What stands out when considering regions that have already achieved degrees of success, is the relative simplicity and ease with which companies can do business; where selective deregulation has contributed to breaking monopolistic market structures, fostering healthy competition, and attracting foreign investments.
Unhindered, the movement of resources provides multiple benefits, including greater choice of goods and services for customers across the region, a more dynamic labour market that encourages talent nomads to pursue the most attractive opportunities, and harmonised data regulations that can catalyze organizations’ abilities to leverage data-driven insights.
Considering that currently less than 20% of the goods trade in MENAP is intra-regional, the need to stem the brain drain of talent from the region, and the hugely positive impact that data can contribute to servicing the fast-evolving wants, needs and behaviours of the region’s citizens and visitors, this lever is critical to any measure of lasting success.
And lastly, creating common regulatory standards across the region would constitute a major release of successful economic integration and should be considered for the sectors that drive the greatest value creation.
Of course, only a concerted effort and a portfolio of initiatives will get us closer to the creation of an economic regional bloc that has a meaningful role to play on the global stage.
And while no institution or individual alone can address, surmount and overcome the challenges the MENAP terrain presents, the engines of the private sector can and should lead the way.
The World Economic Forum’s theme this year issues a rallying cry, for communities and networks to work together to amplify their collective impact.
I believe it is the responsibility of large companies across MENAP to think strategically about the ways in which they will make a positive contribution and drive a step change in the advancement of the region in which we operate, and the world at large.

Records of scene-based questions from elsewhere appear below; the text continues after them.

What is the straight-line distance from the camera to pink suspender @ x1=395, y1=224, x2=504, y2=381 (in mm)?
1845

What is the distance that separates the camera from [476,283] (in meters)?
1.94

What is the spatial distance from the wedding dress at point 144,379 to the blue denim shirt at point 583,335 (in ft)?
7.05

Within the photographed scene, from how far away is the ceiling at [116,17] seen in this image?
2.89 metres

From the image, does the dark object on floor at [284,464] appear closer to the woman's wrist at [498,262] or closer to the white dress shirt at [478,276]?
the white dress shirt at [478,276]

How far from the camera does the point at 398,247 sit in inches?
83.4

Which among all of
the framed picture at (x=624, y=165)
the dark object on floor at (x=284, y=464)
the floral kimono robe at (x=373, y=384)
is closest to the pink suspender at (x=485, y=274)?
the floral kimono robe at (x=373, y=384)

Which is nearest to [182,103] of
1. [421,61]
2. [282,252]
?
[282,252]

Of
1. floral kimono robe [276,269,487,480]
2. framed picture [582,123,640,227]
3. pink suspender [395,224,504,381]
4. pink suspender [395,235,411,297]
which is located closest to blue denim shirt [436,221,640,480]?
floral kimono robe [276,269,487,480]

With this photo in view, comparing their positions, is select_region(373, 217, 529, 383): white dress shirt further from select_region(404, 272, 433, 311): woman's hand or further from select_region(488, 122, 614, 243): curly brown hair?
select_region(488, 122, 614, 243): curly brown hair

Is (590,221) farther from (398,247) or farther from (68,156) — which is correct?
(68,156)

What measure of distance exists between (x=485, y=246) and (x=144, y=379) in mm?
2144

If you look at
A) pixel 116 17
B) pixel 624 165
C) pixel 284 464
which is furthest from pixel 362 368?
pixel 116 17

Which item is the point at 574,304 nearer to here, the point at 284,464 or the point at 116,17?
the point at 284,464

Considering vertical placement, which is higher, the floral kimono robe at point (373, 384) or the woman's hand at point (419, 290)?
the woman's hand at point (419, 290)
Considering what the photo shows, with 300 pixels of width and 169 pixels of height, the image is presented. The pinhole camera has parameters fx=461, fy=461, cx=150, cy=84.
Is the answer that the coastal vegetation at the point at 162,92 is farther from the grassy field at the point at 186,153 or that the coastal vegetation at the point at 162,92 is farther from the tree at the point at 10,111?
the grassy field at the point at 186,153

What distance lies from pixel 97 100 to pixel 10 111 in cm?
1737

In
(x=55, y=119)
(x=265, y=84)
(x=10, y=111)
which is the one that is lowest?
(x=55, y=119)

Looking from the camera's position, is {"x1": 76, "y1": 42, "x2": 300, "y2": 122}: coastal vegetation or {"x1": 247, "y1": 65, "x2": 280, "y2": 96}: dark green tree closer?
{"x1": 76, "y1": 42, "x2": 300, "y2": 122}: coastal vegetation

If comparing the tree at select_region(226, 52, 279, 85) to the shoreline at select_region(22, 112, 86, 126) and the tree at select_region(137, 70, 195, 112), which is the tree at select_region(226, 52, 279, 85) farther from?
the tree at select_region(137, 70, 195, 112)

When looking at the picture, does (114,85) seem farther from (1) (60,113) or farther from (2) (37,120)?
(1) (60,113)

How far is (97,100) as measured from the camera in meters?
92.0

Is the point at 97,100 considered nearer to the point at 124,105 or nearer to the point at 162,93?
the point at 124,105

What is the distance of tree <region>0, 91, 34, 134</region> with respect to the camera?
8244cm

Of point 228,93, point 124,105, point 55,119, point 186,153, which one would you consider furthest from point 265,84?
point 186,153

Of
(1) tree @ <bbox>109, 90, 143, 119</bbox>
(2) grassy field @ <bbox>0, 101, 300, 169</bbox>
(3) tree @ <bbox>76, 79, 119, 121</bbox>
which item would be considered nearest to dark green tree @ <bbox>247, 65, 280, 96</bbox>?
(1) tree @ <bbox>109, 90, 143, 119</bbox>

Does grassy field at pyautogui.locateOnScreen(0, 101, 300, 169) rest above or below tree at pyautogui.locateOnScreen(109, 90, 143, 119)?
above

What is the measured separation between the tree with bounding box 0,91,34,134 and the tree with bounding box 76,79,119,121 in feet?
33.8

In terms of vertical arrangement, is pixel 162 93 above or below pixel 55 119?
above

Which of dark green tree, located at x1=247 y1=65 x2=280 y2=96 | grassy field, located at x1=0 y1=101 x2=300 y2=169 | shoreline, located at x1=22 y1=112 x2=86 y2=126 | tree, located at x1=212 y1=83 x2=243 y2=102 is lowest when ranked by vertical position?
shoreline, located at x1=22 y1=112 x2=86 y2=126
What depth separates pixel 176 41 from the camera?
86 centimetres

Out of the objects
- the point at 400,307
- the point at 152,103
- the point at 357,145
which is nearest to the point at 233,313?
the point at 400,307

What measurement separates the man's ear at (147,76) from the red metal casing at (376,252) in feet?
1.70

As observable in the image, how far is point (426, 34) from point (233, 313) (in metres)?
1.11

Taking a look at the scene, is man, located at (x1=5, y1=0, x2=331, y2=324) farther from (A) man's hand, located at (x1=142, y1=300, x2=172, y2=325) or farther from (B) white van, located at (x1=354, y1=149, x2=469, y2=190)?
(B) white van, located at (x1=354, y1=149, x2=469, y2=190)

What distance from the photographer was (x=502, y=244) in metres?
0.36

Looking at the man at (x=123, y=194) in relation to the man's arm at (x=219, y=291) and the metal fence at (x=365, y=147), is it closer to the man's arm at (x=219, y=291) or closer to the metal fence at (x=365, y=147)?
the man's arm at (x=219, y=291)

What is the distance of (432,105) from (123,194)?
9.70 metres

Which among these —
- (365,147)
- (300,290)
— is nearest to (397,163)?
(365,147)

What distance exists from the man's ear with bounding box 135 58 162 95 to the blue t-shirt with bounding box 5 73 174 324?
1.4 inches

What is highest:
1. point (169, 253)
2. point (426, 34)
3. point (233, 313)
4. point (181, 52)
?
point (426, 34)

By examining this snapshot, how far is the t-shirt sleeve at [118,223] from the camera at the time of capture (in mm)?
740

In other words, now is the time for private sector leaders to step up and act in the best interests of the ecosystem, not only to satisfy their shareholders’ expectations.
It will require extraordinary leadership, grit, unwavering commitment and incredible perseverance – an unshakable belief that together, we are the engines that can.
But I am an optimist and believe we can rise to this challenge and create a region that can flourish and contribute its fair share to global growth. This will not only lead to economic prosperity for MENAP and its people, but also leave a mark that will make a positive difference to our generation and the youth that will inherit our legacy.